INPUT DATA –

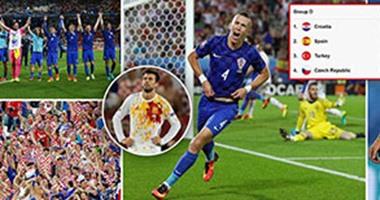 يورو 2016.. شاهد جميع أهداف المجموعة الرابعة من البطولة
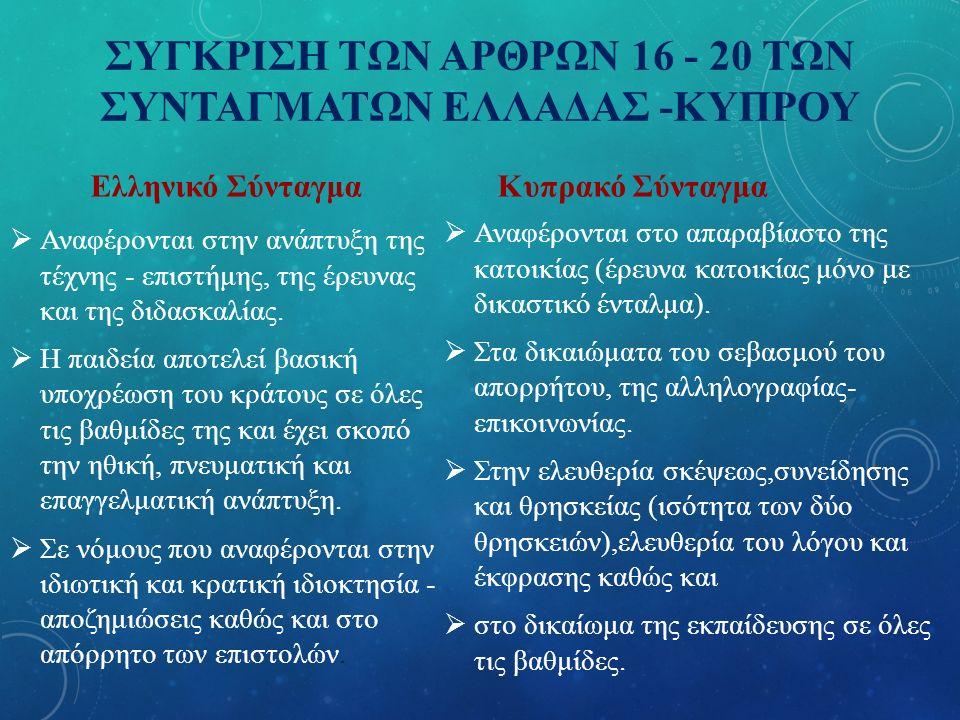 ΣΥΓΚΡΙΣΗ TΩΝ ΑΡΘΡΩΝ 16 - 20 ΤΩΝ ΣΥΝΤΑΓΜΑΤΩΝ ΕΛΛΑΔΑΣ -ΚΥΠΡΟΥ Ελληνικό Σύνταγμα  Αναφέρονται στην ανάπτυξη της τέχνης - επιστήμης, της έρευνας και της διδασκαλίας.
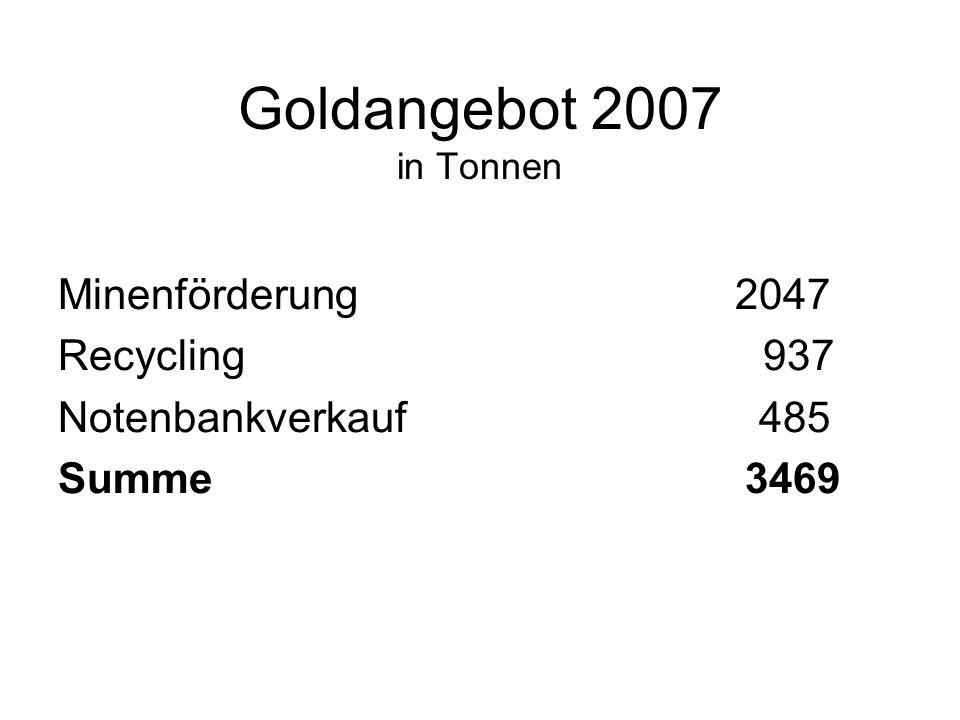 Goldangebot 2007 in Tonnen Minenförderung 2047 Recycling 937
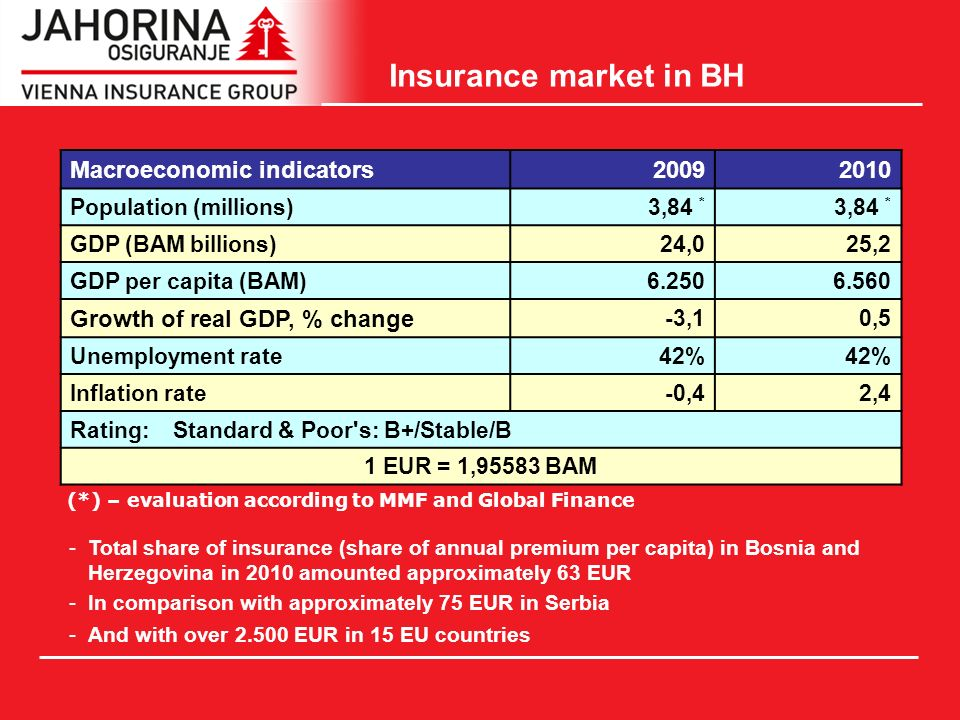 Insurance market in BH Macroeconomic indicators Population (millions)3,84 * GDP (BAM billions)24,024,025,225,2 GDP per capita (BAM) Growth of real GDP, % change -3,10,5 Unemployment rate42% Inflation rate-0,42,4 Rating: Standard & Poor s: B+/Stable/B 1 EUR = 1,95583 BAM (*) – evaluation according to MMF and Global Finance -Total share of insurance (share of annual premium per capita) in Bosnia and Herzegovina in 2010 amounted approximately 63 EUR -In comparison with approximately 75 EUR in Serbia -And with over EUR in 15 EU countries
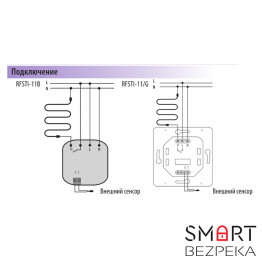 Модуль управления отоплением iNELS RFSTI-11B - Фото № 4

WHAT THE TASK ASKS – If a line falls between the one containing "Insurance market in" and the last line of the entries above, both included, reproduce it exactly; leave the pictures out.

RESULT FOR THIS TASK –
 Insurance market in BH Macroeconomic indicators Population (millions)3,84 * GDP (BAM billions)24,024,025,225,2 GDP per capita (BAM) Growth of real GDP, % change -3,10,5 Unemployment rate42% Inflation rate-0,42,4 Rating: Standard & Poor s: B+/Stable/B 1 EUR = 1,95583 BAM (*) – evaluation according to MMF and Global Finance -Total share of insurance (share of annual premium per capita) in Bosnia and Herzegovina in 2010 amounted approximately 63 EUR -In comparison with approximately 75 EUR in Serbia -And with over EUR in 15 EU countries
 Модуль управления отоплением iNELS RFSTI-11B - Фото № 4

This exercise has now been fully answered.